Why do you need sgx_epc_cgroup_lru_empty() here? 

> +
> +#endif
> +
> +#endif /* _INTEL_SGX_EPC_CGROUP_H_ */
> diff --git a/arch/x86/kernel/cpu/sgx/main.c b/arch/x86/kernel/cpu/sgx/main.c
> index 166692f2d501..07606f391540 100644
> --- a/arch/x86/kernel/cpu/sgx/main.c
> +++ b/arch/x86/kernel/cpu/sgx/main.c
> @@ -6,6 +6,7 @@
>  #include <linux/highmem.h>
>  #include <linux/kthread.h>
>  #include <linux/miscdevice.h>
> +#include <linux/misc_cgroup.h>
>  #include <linux/node.h>
>  #include <linux/pagemap.h>
>  #include <linux/ratelimit.h>
> @@ -17,6 +18,7 @@
>  #include "driver.h"
>  #include "encl.h"
>  #include "encls.h"
> +#include "epc_cgroup.h"
>  
>  struct sgx_epc_section sgx_epc_sections[SGX_MAX_EPC_SECTIONS];
>  static int sgx_nr_epc_sections;
> @@ -559,6 +561,11 @@ int sgx_unmark_page_reclaimable(struct sgx_epc_page *page)
>  struct sgx_epc_page *sgx_alloc_epc_page(void *owner, bool reclaim)
>  {
>  	struct sgx_epc_page *page;
> +	struct sgx_epc_cgroup *epc_cg;
> +
> +	epc_cg = sgx_epc_cgroup_try_charge();
> +	if (IS_ERR(epc_cg))
> +		return ERR_CAST(epc_cg);
>  
>  	for ( ; ; ) {
>  		page = __sgx_alloc_epc_page();
> @@ -580,10 +587,21 @@ struct sgx_epc_page *sgx_alloc_epc_page(void *owner, bool reclaim)
>  			break;
>  		}
>  
> +		/*
> +		 * Need to do a global reclamation if cgroup was not full but free
> +		 * physical pages run out, causing __sgx_alloc_epc_page() to fail.
> +		 */
>  		sgx_reclaim_pages();

What's the final behaviour?  IIUC it should be reclaiming from the *current* EPC
cgroup?  If so shouldn't we just pass the @epc_cg to it here?

I think we can make this patch as "structure" patch w/o actually having EPC
cgroup enabled, i.e., sgx_get_current_epc_cg() always return NULL.

And we can have one patch to change sgx_reclaim_pages() to take the 'struct
sgx_epc_lru_list *' as argument:

	void sgx_reclaim_pages_lru(struct sgx_epc_lru_list * lru)

-=-=-=-=-

- [Apply what you read]
A. In the SGX patch review, what should sgx_reclaim_pages() take as its argument, according to the reviewer?
B. Carry on the SGX patch review from the point where it stops.
The listing is not needed for any of these tasks.

- [Data]
-=-=-=-=-

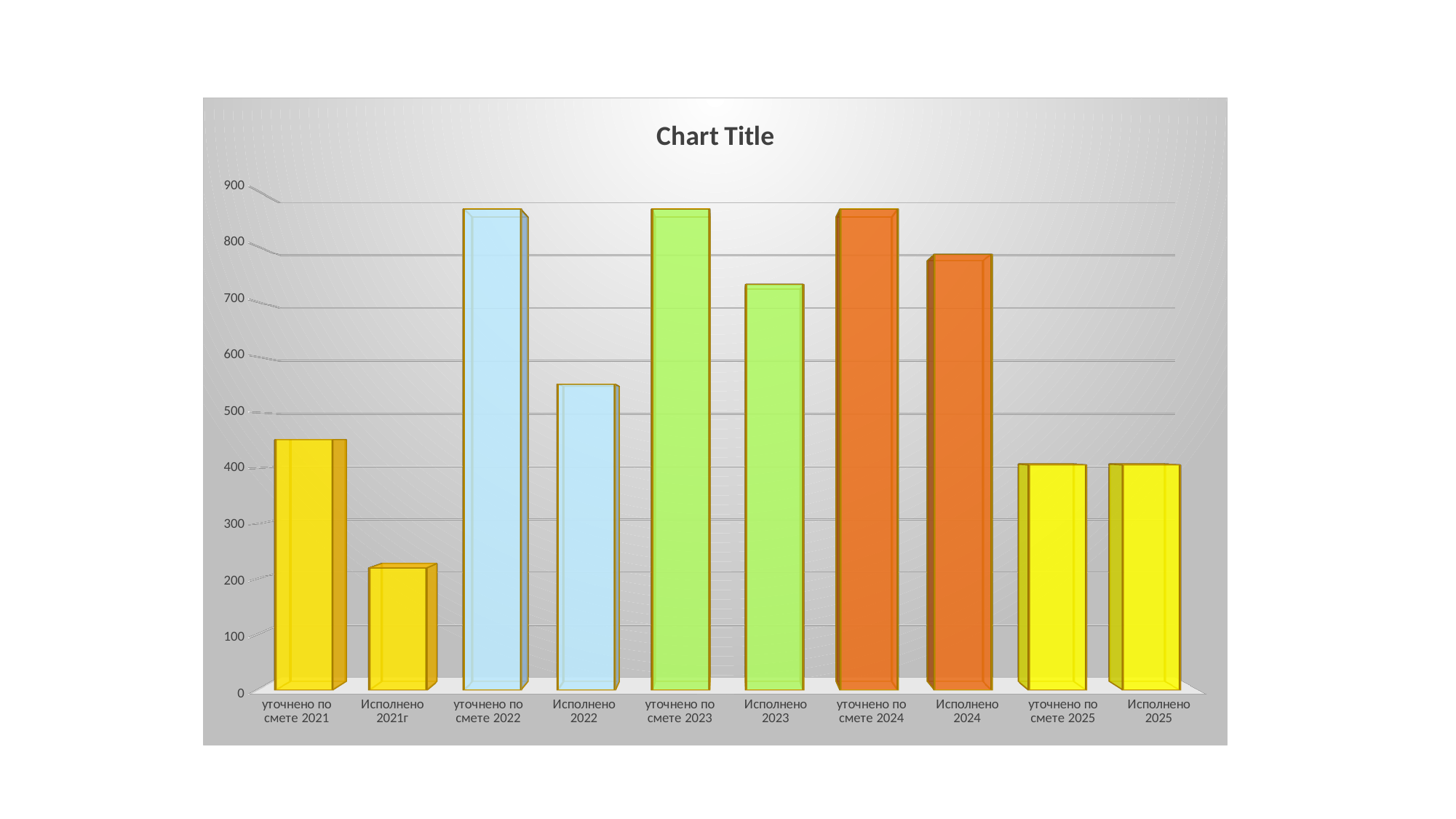
Which is larger, the value for уточнено по смете 2021 or the value for Исполнено 2021г? уточнено по смете 2021 Is the value for Исполнено 2021г greater or less than 300? less What kind of chart is shown on the slide? bar chart What is the title of the chart? Chart Title Which is larger, the value for уточнено по смете 2024 or the value for Исполнено 2024? уточнено по смете 2024 Which category has the lowest value? Исполнено 2021г Is the value for Исполнено 2023 greater or less than 800? less How many categories are plotted on the x axis? 10 Is the value for Исполнено 2022 greater or less than 500? greater Which is larger, the value for Исполнено 2022 or the value for Исполнено 2023? Исполнено 2023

-=-=-=-=-

- [Outputs for the tasks]
A. A 'struct sgx_epc_lru_list *' pointer.

B.
	{
		...
	}

Then here we can have something like:

	void sgx_reclaim_pages(struct sgx_epc_cg *epc_cg)
	{
		struct sgx_epc_lru_list *lru = 
			epc_cg ? &epc_cg->lru : &sgx_global_lru;

		sgx_reclaim_pages_lru(lru);
	}

Makes sense?

>  		cond_resched();
>  	}
>  
> +	if (!IS_ERR(page)) {
> +		WARN_ON_ONCE(page->epc_cg);
> +		page->epc_cg = epc_cg;
> +	} else {
> +		sgx_epc_cgroup_uncharge(epc_cg);
> +	}
> +
>  	if (sgx_should_reclaim(SGX_NR_LOW_PAGES))
>  		wake_up(&ksgxd_waitq);
>  
> @@ -604,6 +622,11 @@ void sgx_free_epc_page(struct sgx_epc_page *page)
>  	struct sgx_epc_section *section = &sgx_epc_sections[page->section];
>  	struct sgx_numa_node *node = section->node;
>  
> +	if (page->epc_cg) {
> +		sgx_epc_cgroup_uncharge(page->epc_cg);
> +		page->epc_cg = NULL;
> +	}
> +
>  	spin_lock(&node->lock);
>  
>  	page->owner = NULL;
> @@ -643,6 +666,7 @@ static bool __init sgx_setup_epc_section(u64 phys_addr, u64 size,
>  		section->pages[i].flags = 0;
>  		section->pages[i].owner = NULL;
>  		section->pages[i].poison = 0;
> +		section->pages[i].epc_cg = NULL;
>  		list_add_tail(&section->pages[i].list, &sgx_dirty_page_list);
>  	}
>  
> @@ -787,6 +811,7 @@ static void __init arch_update_sysfs_visibility(int nid) {}
>  static bool __init sgx_page_cache_init(void)
>  {
>  	u32 eax, ebx, ecx, edx, type;
> +	u64 capacity = 0;
>  	u64 pa, size;
>  	int nid;
>  	int i;
> @@ -837,6 +862,7 @@ static bool __init sgx_page_cache_init(void)
>  
>  		sgx_epc_sections[i].node =  &sgx_numa_nodes[nid];
>  		sgx_numa_nodes[nid].size += size;
> +		capacity += size;
>  
>  		sgx_nr_epc_sections++;
>  	}
> @@ -846,6 +872,8 @@ static bool __init sgx_page_cache_init(void)
>  		return false;
>  	}
>  
> +	misc_cg_set_capacity(MISC_CG_RES_SGX_EPC, capacity);
> +
>  	return true;
>  }

I would separate setting up capacity as a separate patch.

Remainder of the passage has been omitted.